用于多个变量回归的回路&输出一个子集 [英] for loops for regression over multiple variables & outputting a subset

查看：138 发布时间：2018/1/28 13:12:48 r for-loop matrix regression output

本文介绍了用于多个变量回归的回路&输出一个子集的处理方法，对大家解决问题具有一定的参考价值，需要的朋友们下面随着小编来一起学习吧！

问题描述

我试图应用这个QA：高效的循环逻辑回归在R / a>对我自己的问题，但我不能使它的工作。我还没有尝试使用apply，但是有人告诉我一个for循环在这里是最好的（如果有人相信，请随意解释！）我认为这个问题是相当普遍的，而不是太深奥的这是我想要实现的：我有一个数据集，包含3个预测变量（性别，年龄，种族）和一个因变量（一个比例）为86几个人的基因位置。我想要为每个位置运行双变量线性回归（因此，对于3个预测变量，所以需要86个线性回归）。然后，我想以一些易读的格式输出结果;我的想法是矩阵行=性别，年龄和种族，列= 86的职位。每行*列组合将会有一个p值。然后，我可以将p值<0.1（或任何我想要的阈值）称为哪个预测指标与每个位置的比例显着相关。

这是我到目前为止的代码。

  BB< ;  -  seq.csv [，6：91]＃包含86个位置的数据帧
 AA < -  seq.csv [，2：4]＃包含3个预测变量
 $的数据帧b $ b linreg<  -  matrix（NA，3,86）＃制作一个结果向量并用NA 
填充（我在1:86）#loop在每个位置变量
 {
 for（j in 1：3）＃for each position variable，loop over each predictor 
 {
 linreg [i，j] < -  lm（BB [，i]〜AA [，j ]）＃双变量线性回归
}}

无论如何改变，简化它循环的位置只有一个预测变量），我仍然得到一个错误，我的矩阵是不一样的长度（要替换的项目数不是替换长度的倍数）。实际上，长度（linreg）= 286（3 * 86），长度（BB）= 86，长度（AA）= 3。我知道后两个是数据框，而不是矩阵...但是，如果我将它们转换为矩阵，我会得到一个无效的类型错误（无效的类型（列表）为变量'BB [，我]'）。我不知道如何解决这个错误，因为我只是不太明白R ...我已经咨询了应用统计遗传学与R编程和R编程艺术，没有用，我一直在谷歌搜索整天。我甚至没有得到输出结果的编码...

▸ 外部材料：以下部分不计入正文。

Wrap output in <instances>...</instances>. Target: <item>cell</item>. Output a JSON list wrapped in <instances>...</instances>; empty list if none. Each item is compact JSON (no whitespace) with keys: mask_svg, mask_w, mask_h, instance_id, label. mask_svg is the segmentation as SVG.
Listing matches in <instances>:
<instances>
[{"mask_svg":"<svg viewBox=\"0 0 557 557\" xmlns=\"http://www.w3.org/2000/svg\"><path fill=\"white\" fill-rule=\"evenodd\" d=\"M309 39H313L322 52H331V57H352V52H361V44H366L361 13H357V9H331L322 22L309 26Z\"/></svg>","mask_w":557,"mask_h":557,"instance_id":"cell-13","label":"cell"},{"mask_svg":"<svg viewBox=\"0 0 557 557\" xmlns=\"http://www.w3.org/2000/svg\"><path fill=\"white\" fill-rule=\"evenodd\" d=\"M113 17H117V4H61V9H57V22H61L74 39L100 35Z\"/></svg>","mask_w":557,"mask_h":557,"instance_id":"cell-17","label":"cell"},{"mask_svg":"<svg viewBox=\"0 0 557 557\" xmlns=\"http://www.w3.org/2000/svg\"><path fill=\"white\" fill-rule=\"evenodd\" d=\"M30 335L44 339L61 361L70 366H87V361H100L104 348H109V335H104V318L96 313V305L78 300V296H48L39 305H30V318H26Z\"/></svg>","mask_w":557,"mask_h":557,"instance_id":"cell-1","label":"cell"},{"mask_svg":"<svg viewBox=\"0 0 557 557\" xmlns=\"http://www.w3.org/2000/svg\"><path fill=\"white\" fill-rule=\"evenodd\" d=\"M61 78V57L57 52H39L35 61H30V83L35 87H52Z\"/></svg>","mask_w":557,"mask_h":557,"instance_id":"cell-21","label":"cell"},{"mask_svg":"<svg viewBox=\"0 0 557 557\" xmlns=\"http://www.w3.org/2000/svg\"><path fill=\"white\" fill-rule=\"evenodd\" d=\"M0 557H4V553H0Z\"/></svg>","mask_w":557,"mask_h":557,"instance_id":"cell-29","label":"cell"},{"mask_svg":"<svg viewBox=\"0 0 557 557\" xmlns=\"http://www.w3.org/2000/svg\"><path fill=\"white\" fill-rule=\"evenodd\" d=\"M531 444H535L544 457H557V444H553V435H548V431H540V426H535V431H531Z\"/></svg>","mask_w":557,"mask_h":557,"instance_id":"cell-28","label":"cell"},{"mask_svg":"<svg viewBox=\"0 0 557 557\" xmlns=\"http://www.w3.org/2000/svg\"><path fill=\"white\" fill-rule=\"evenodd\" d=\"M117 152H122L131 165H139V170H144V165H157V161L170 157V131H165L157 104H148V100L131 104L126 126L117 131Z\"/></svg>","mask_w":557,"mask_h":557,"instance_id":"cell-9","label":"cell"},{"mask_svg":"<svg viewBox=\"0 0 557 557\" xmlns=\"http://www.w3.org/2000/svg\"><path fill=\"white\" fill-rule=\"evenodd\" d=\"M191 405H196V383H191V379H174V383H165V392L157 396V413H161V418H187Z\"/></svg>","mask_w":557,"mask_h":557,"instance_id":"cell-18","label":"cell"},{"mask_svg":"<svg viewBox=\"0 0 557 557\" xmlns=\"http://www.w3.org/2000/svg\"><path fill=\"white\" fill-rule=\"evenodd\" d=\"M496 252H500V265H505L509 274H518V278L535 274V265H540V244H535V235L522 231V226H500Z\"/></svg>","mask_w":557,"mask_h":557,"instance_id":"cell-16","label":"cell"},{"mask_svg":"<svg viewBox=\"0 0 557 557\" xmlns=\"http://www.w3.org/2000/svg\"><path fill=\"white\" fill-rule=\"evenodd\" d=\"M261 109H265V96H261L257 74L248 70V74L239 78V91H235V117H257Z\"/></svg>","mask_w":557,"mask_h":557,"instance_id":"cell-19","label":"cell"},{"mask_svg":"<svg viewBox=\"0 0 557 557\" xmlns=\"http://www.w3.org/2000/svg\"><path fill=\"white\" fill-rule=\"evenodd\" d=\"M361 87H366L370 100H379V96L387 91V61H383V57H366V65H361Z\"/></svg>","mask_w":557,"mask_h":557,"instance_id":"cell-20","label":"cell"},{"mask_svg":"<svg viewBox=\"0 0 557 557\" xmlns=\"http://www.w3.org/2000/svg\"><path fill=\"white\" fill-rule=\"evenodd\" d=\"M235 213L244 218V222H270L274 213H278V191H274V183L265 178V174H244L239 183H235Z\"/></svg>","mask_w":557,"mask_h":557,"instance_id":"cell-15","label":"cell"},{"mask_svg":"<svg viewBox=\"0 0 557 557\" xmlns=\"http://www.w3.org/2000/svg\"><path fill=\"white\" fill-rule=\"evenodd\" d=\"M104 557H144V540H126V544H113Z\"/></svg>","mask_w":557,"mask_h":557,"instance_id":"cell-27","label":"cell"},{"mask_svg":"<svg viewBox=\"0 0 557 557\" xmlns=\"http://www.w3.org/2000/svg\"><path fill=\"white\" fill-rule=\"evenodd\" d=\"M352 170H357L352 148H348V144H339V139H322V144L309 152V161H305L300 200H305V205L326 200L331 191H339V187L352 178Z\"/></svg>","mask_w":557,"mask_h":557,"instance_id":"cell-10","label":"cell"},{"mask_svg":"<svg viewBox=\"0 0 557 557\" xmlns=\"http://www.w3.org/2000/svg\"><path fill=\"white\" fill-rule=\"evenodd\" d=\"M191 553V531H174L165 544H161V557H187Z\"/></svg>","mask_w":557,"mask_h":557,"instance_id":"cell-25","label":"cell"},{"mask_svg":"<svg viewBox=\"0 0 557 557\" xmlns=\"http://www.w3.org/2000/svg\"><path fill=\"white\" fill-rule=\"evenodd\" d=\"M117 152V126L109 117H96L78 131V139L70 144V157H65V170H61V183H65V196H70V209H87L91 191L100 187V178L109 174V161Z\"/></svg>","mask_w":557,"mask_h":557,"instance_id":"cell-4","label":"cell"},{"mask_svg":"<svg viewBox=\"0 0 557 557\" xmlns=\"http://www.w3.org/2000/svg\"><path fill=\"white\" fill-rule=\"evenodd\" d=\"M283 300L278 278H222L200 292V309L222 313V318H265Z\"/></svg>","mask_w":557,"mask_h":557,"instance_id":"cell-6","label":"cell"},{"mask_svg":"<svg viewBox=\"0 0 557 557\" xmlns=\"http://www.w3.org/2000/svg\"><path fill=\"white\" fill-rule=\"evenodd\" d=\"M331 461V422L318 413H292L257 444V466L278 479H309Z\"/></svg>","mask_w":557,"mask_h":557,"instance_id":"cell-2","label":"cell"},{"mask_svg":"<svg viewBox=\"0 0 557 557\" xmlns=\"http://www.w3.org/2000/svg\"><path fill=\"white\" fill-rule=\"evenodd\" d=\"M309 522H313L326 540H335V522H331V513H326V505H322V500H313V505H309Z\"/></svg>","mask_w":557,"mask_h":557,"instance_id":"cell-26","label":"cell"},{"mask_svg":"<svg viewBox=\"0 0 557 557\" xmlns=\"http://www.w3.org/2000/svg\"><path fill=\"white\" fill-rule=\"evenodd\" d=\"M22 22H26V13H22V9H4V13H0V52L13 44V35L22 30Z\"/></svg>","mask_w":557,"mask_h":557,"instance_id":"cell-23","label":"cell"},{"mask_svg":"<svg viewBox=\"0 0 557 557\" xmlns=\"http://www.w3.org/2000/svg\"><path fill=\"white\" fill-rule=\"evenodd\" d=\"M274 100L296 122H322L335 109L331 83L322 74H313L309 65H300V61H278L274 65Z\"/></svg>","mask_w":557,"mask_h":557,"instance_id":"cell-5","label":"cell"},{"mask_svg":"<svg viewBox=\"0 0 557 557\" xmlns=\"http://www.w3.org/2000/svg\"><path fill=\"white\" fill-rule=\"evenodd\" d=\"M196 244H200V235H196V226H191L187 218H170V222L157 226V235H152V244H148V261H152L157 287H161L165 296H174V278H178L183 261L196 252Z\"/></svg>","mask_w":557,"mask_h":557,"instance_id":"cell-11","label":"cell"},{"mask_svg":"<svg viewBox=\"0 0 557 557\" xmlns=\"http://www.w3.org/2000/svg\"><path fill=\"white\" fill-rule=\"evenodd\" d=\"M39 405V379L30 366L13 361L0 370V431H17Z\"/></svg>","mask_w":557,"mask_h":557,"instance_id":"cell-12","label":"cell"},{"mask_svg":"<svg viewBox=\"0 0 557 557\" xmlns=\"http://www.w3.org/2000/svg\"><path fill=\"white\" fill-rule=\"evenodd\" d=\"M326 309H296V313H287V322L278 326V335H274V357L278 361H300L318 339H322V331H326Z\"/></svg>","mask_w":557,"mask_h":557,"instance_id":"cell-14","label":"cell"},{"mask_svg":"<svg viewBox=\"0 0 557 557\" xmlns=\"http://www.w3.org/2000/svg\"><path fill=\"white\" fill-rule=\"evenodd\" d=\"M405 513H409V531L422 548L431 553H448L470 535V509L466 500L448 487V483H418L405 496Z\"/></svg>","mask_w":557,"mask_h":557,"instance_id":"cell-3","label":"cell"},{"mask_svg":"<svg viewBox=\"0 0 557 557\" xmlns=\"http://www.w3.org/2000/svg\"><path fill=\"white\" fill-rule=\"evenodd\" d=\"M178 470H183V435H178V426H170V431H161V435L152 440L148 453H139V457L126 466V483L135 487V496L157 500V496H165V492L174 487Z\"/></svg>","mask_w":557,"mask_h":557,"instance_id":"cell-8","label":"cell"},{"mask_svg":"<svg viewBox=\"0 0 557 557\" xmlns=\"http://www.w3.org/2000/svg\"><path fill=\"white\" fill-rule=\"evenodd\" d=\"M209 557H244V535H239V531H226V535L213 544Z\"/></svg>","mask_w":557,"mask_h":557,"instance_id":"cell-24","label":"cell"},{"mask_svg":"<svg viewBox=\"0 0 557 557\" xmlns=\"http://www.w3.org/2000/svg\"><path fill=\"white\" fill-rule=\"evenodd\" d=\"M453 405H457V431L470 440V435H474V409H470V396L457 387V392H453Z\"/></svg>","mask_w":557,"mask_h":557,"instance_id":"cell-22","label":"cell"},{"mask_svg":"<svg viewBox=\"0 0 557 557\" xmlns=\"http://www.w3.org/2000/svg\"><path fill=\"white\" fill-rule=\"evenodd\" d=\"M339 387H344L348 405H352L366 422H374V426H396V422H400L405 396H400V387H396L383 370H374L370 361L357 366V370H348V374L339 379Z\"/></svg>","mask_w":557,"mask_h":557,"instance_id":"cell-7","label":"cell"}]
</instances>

我很感激任何调试技巧或一些更好的方法来编写代码的建议！感谢大家提前。

解决方案

真的很难给出一个明确的答案，您的数据事先，但这个可能工作。我假设你的两个数据框有相同的行数（观测值）：

pre $ df < - cbind（AA [，2：4]，BB [，6:91]）$ b $ b mods < - apply（as.data.frame（df [，4:89]），2，FUN = function（x）{lm （x〜df [，1] + df [，2] + df [，3]}）＃这个矩阵的行将对应于拦截，性别，年龄，种族和列是每个遗传位置的结果 pvals < - sapply（mods，function（x）{summary（x）$ coefficients [，4]）

至于这是否是正确的做法，我相信您作为遗传流行病学家的判断力！ p>

I have tried to apply this QA: "efficient looping logistic regression in R" to my own problem but I cannot quite make it work. I haven't tried to use apply, but I was told by a few people that a for loop is the best here (if someone believes otherwise please feel free to explain!) I think this problem is pretty generalizeable and not too esoteric for the forum.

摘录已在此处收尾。